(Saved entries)

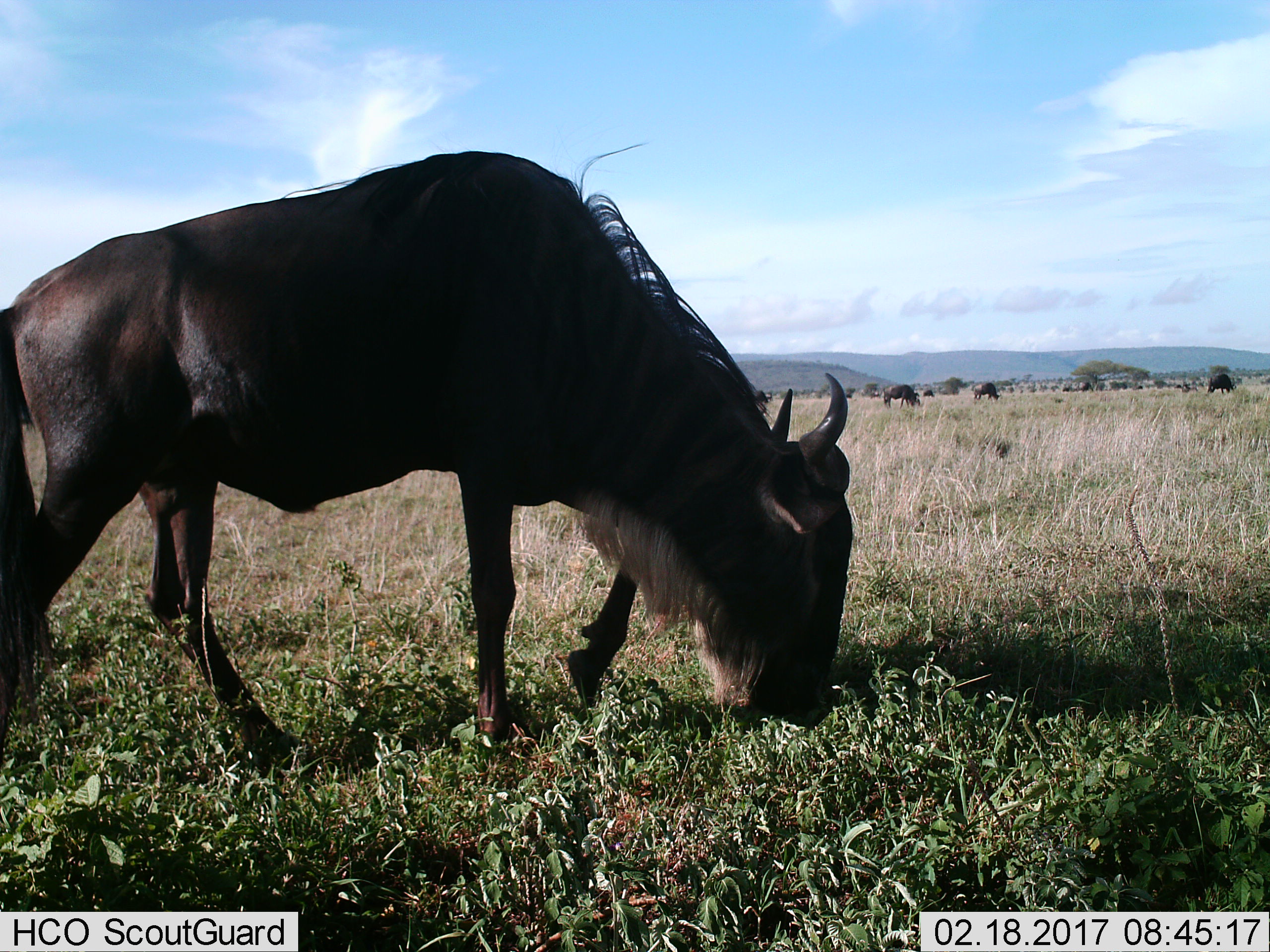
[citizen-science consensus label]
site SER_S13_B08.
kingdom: Animalia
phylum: Chordata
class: Mammalia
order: Artiodactyla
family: Bovidae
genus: Connochaetes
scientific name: Connochaetes taurinus taurinus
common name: blue wildebeest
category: wildebeestblue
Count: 1.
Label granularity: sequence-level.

▶ _Task to carry out_:
The answer should be nothing more than the lines from the one with "order: Artiodactyla" through the end of the entries, restated word for word.

▶ _Answer box_:
order: Artiodactyla
family: Bovidae
genus: Connochaetes
scientific name: Connochaetes taurinus taurinus
common name: blue wildebeest
category: wildebeestblue
Count: 1.
Label granularity: sequence-level.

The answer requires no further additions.